## TEXTO DE ESTUDIO

★ ★ ★ ★ ★ ★ ★

El discurso que cierra el filme El gran dictador, de Charlie Chaplin, ha trascendido como uno de los primeros ensayos políticos del cine. Más allá de la tesis del antifascismo, la línea demoledora, que recorre todo el torrente derramado por el protagónico en dicha escena, nos habla de un reino que pervive entre nosotros, el cual debe buscarse para luego ser resguardado. Hecha en 1940, la cinta tiene la savia de esas obras que no mueren, sino que en cada época pueden hablarnos, actualizando su legado, dándonos su esencia imperecedera y fulminante. Según Arnold Hauser en su ensayo Historia social de la literatura y el arte, la década de 1930 fue en Europa la era de la crisis de Occidente, lo cual no solo implica la caída momentánea de paradigmas humanistas, sino el ascenso de nociones antidemocráticas, de procesos de automatización de la conciencia y de adormecimiento de la ciudadanía que ha decidido poner su destino en manos de un “líder iluminado” (Hitler) o de una clase económica (la burguesía). Ese sueño de la razón, retratado con clarividencia en una de las pinturas de Goya del siglo anterior, marcará todo arte del momento y sus metáforas y formas de expresión. En el propio filme de Chaplin, de hecho, todo comienza a partir de un adormecimiento, del cual surge la paradoja de la toma de conciencia y la resolución del conflicto de la trama.

★ ★ ★ ★ ★ ★ ★

## DATOS PROPORCIONADOS
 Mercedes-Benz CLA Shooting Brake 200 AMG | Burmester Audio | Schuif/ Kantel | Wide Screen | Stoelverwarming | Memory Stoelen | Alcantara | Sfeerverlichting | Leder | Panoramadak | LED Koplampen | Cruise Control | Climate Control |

★ ★ ★ ★ ★ ★ ★

## PROBLEMA 1
Resume en dos oraciones el texto sobre El gran dictador.
## PROBLEMA 2
Contesta estas preguntas sobre el texto acerca de El gran dictador, una por línea:
(a) ¿En qué año se hizo la cinta?
(b) ¿Qué década fue en Europa, según Arnold Hauser, la era de la crisis de Occidente?
(c) ¿De qué pintor es la obra que retrató el sueño de la razón?
## PROBLEMA 3
Prosigue, por favor, el texto sobre El gran dictador a partir de su última oración.

## RESPUESTA 1
El discurso final de El gran dictador, filme de Chaplin hecho en 1940, ha trascendido como uno de los primeros ensayos políticos del cine y, más allá del antifascismo, habla de un reino que pervive entre nosotros y que debe buscarse para luego ser resguardado. Según Arnold Hauser, la década de 1930 fue en Europa la era de la crisis de Occidente, con el ascenso de nociones antidemocráticas y el adormecimiento de la ciudadanía, y en el filme todo comienza precisamente a partir de un adormecimiento.

## RESPUESTA 2
(a) En 1940.
(b) La década de 1930.
(c) De Goya.

## RESPUESTA 3
Un país, Tomania, pierde la Primera Guerra Mundial y un soldado pierde el sentido viejo, pero gana uno nuevo, transformándose en un hombre que será capaz de comprender el mundo donde vive y proponer otra realidad que no sea la de las armas. El soldado, devenido barbero judío, vuelve al gueto donde antes vivía, pero ahora recibe el asedio de las tropas de asalto, azuzadas por el dictador Adenoid Hynkel (Hitler). El odio recorre toda la realidad de la postguerra y se encarniza contra personas inocentes. El miedo se impone a la razón y las masas dejan de participar. Es la era del dictador, de esa maquinaria que, en el reino de la inconciencia, pone a los demás a trabajar en pos de una idea irracionalista, bélica, inhumana. Para el barbero judío, personaje muy parecido al Charlot de otros filmes, solo hay un camino: la muerte, el exterminio. Su raza, la fatalidad del tiempo, los condenan a él y a los suyos al campo de concentración. Pero la chispa de la razón no está del todo adormecida y, como dice el discurso final, el reino de Dios mora entre nosotros, ese que nos habla de los derechos, de la paz y del acceso a una vida digna y a un espacio en común.

El gran dictador está plagado de grandes mensajes en todas sus metáforas. En los inicios de la cinta, el soldado, aun dentro de su viejo sentido, avanza en medio de una neblina y termina poniéndose del lado de sus enemigos. ¿Será que el significado de la guerra es tan banal que coloca en crisis a hombres inocentes, que nada tienen los unos contra los otros? En una escena similarmente absurda, un grupo de artilleros no logran disparar un inmenso cañón que se les rebela. ¿Quizás como la maquinaria de la película Tiempos modernos, que engulle al hombre y lo coloca en una situación subordinada? En todo momento, Chaplin parece interpelarnos acerca de lo que tenemos conceptualmente como humano, correcto y civilizado, y nos plantea la necesidad de, mediante la sonrisa, cuestionar si vivimos en una conciencia real del mundo o en una adormecida.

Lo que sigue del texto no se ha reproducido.